## 引用原文
--------------------
丝滑,用Trae实现监测特朗普签署了哪些行政令

748 阅读4分钟

我正在参加Trae「超级体验官」创意实践征文,  本文所使用的 Trae 免费下载链接:  www.trae.ai/?utm_source…

新官上任三把火,美国新总统特朗普也不能免俗,每天会在用WordPress搭建的白宫官网,更新N篇最新签署的行政令,比如1月22日就更新了8篇,堪比他发推文的数量

今天我们就用字节新发布的Trae IDE来实现一次拿到所有签署的行政令,关注懂王实事动态或满足好奇心

下载安装

通过文章顶部链接下载Trae IDE安装包,目前支持macOS,且需要自行解决科学上网问题,PAC的user-rule规则需要新增*.trae.ai,然后就可以正常登录IDE了

需求实现

这里说个前提,我是后端开发,所以我只想先体验Trae能不能辅助我更高效的编程,切实提高实际项目开发效率

创建项目和Python虚拟环境

其实就是打开一个新的文件夹就可以,用vscode的同学,估计非常麻溜了

然后打开终端用uv创建Python虚拟环境

uv init .
uv vent --python 3.12.8

PS: 其实完全不懂也没关系,右侧的chat直接问

发需求提示词

我的提示词大概如下

我需要获取这个网页 www.whitehouse.gov/presidentia… 的所有文章列表,且标题需要翻译成中文

其中一个文章的HTML代码是

<div class="wp-block-group wp-block-whitehouse-post-template__content has-global-padding is-layout-constrained wp-container-core-group-is-layout-6 wp-block-group-is-layout-constrained">

<h2 class="wp-block-post-title has-heading-4-font-size"><a href="https://www.whitehouse.gov/presidential-actions/2025/01/executive-grant-of-clemency-for-terence-sutton/" target="_self">Executive Grant of Clemency for Terence Sutton</a></h2>


<div class="wp-block-group wp-block-whitehouse-post-template__meta is-nowrap is-layout-flex wp-container-core-group-is-layout-5 wp-block-group-is-layout-flex"><div class="taxonomy-category wp-block-post-terms"><a href="https://www.whitehouse.gov/presidential-actions/" rel="tag">Presidential Actions</a></div>

<div class="wp-block-post-date"><time datetime="2025-01-22T18:19:33-05:00">January 22, 2025</time></div></div>
</div>

记得分页获取所有文章列表,这个是分页的HTML代码

<nav class="wp-block-query-pagination is-layout-flex wp-block-query-pagination-is-layout-flex" aria-label="Pagination">


<div class="wp-block-query-pagination-numbers"><span data-wp-key="index-0" aria-current="page" class="page-numbers current">1</span>
<a data-wp-key="index-1" data-wp-on--click="core/query::actions.navigate" class="page-numbers" href="https://www.whitehouse.gov/presidential-actions/page/2/">2</a>
<a data-wp-key="index-2" data-wp-on--click="core/query::actions.navigate" class="page-numbers" href="https://www.whitehouse.gov/presidential-actions/page/3/">3</a>
<span data-wp-key="index-3" class="page-numbers dots">…</span>
<a data-wp-key="index-4" data-wp-on--click="core/query::actions.navigate" class="page-numbers" href="https://www.whitehouse.gov/presidential-actions/page/6/">6</a></div>

<a data-wp-key="query-pagination-next" data-wp-on--click="core/query::actions.navigate" data-wp-on-async--mouseenter="core/query::actions.prefetch" data-wp-watch="core/query::callbacks.prefetch" href="https://www.whitehouse.gov/presidential-actions/page/2/" class="wp-block-query-pagination-next">Next</a>
</nav>

注意,以上HTML结构还是得自行到网站获取拷贝网页元素,需求明确效率会更高

安装依赖和应用实际代码文件

如图

点击运行可以安装依赖

image.png

点击应用就可以创建实际可执行代码文件

image.png

然后就可以运行代码文件 python whitehouse_scraper.py

实际运行效果,还打印了日志

image.png

由于没有明确告知需要把数据存储在哪里,自动存储在了一个txt文件中,如图

image.png

分享下完整代码,当然还可以进一步优化代码,把他存到数据库

from selenium import webdriver
from selenium.webdriver.chrome.service import Service
from selenium.webdriver.chrome.options import Options
from selenium.webdriver.common.by import By
from selenium.webdriver.support.ui import WebDriverWait
from selenium.webdriver.support import expected_conditions as EC
from webdriver_manager.chrome import ChromeDriverManager
from datetime import datetime
import time
import os
import requests
from bs4 import BeautifulSoup
from translate import Translator

def scrape_whitehouse_actions():
    try:
        # 初始化翻译器和新闻列表
        translator = Translator(to_lang='zh')
--------------------
## 练习题目
- 1) 关于用Trae抓取白宫行政令的文章附有一段完整代码。请列出其中import语句引入的全部顶层模块或包名称，重复者只列一次。
- 2) 请从最后一行代码之后接续写作关于用Trae抓取白宫行政令的文章。
下列记录与本练习无关。
--------------------
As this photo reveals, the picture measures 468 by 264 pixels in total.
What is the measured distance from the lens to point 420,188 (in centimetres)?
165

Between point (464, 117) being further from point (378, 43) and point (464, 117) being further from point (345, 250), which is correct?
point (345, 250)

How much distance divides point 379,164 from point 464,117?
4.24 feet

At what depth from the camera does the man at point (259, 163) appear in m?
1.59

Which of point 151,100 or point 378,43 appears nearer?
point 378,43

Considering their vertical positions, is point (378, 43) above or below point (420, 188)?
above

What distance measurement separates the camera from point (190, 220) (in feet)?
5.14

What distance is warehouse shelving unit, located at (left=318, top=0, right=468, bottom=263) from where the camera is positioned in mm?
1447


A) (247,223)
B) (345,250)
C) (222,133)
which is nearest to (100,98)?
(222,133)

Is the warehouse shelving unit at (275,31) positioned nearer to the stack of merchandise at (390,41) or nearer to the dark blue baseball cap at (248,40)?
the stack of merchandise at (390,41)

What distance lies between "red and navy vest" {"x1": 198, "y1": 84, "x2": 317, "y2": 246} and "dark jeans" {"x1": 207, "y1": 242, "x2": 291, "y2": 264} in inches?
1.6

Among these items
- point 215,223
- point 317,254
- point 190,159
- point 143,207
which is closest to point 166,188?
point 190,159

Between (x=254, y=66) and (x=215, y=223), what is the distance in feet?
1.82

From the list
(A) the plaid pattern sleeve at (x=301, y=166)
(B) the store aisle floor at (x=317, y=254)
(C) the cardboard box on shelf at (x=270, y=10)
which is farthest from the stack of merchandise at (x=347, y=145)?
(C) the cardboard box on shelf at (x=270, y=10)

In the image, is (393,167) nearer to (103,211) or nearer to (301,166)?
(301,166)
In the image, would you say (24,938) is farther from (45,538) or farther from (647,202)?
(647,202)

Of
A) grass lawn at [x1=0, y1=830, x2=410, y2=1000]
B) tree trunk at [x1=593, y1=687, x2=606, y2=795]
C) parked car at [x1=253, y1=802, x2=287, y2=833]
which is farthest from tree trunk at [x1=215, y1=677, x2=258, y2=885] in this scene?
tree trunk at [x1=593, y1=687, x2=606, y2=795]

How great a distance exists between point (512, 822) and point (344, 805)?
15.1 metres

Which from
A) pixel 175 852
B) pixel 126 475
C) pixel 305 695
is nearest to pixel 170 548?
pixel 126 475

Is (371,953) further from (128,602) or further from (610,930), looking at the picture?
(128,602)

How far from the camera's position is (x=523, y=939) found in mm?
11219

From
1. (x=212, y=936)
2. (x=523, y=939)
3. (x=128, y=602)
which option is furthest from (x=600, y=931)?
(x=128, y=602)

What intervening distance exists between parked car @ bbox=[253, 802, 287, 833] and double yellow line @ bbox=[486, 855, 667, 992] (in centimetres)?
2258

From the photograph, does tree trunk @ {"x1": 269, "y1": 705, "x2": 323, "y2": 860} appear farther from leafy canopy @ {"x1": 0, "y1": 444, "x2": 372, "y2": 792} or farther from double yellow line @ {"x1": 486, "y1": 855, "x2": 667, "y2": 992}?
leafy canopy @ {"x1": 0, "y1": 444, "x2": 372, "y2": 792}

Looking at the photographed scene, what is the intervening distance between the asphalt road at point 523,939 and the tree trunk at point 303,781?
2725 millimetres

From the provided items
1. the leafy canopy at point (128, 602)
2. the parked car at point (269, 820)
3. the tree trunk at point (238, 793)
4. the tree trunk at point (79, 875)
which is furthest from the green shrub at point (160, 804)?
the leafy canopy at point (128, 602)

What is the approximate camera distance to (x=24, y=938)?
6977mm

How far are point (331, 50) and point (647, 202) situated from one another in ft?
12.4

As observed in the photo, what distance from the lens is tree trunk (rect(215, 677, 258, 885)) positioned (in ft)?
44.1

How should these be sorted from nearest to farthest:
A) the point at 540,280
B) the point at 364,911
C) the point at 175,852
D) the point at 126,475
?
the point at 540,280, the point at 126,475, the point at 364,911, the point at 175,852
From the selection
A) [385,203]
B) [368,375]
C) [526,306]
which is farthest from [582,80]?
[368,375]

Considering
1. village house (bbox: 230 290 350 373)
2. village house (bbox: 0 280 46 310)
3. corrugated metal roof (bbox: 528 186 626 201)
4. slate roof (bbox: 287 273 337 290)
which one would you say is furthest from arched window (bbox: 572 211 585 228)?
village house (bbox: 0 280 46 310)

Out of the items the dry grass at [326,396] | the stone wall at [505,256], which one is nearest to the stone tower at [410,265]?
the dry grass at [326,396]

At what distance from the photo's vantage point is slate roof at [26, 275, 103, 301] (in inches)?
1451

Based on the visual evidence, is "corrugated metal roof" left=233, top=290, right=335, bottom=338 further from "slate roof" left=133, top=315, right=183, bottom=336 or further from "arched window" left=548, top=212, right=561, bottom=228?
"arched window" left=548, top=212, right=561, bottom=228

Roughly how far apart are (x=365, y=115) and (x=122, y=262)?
--------------------
## 任务解答
- 1) selenium、webdriver_manager、datetime、time、os、requests、bs4、translate

- 2)
        news_items = []
        
        # 设置请求头
        headers = {
            'User-Agent': 'Mozilla/5.0 (Windows NT 10.0; Win64; x64) AppleWebKit/537.36 (KHTML, like Gecko) Chrome/91.0.4472.124 Safari/537.36'
        }
        
        # 获取所有页面的文章
        page = 1
        while True:
            # 构建分页 URL
            if page == 1:
                url = "https://www.whitehouse.gov/presidential-actions/"
            else:
                url = f"https://www.whitehouse.gov/presidential-actions/page/{page}/"
            
            print(f"正在访问第 {page} 页...")
            response = requests.get(url, headers=headers, timeout=30)
            
            # 检查是否到达最后一页
            if response.status_code == 404:
                print("已到达最后一页")
                break
                
            response.raise_for_status()
            soup = BeautifulSoup(response.text, 'html.parser')
            
            # 获取当前页的所有文章
            articles = soup.find_all('div', class_='wp-block-whitehouse-post-template__content')
            if not articles:
                print("当前页面未找到文章,可能已到达最后一页")
                break
                
            print(f"第 {page} 页找到 {len(articles)} 篇文章")
            
            # 处理当前页的文章
            for article in articles:
                try:
                    # 获取标题和链接
                    title_element = article.find('h2', class_='wp-block-post-title')
                    if title_element:
                        link_element = title_element.find('a')
                        title = link_element.text.strip() if link_element else "无标题"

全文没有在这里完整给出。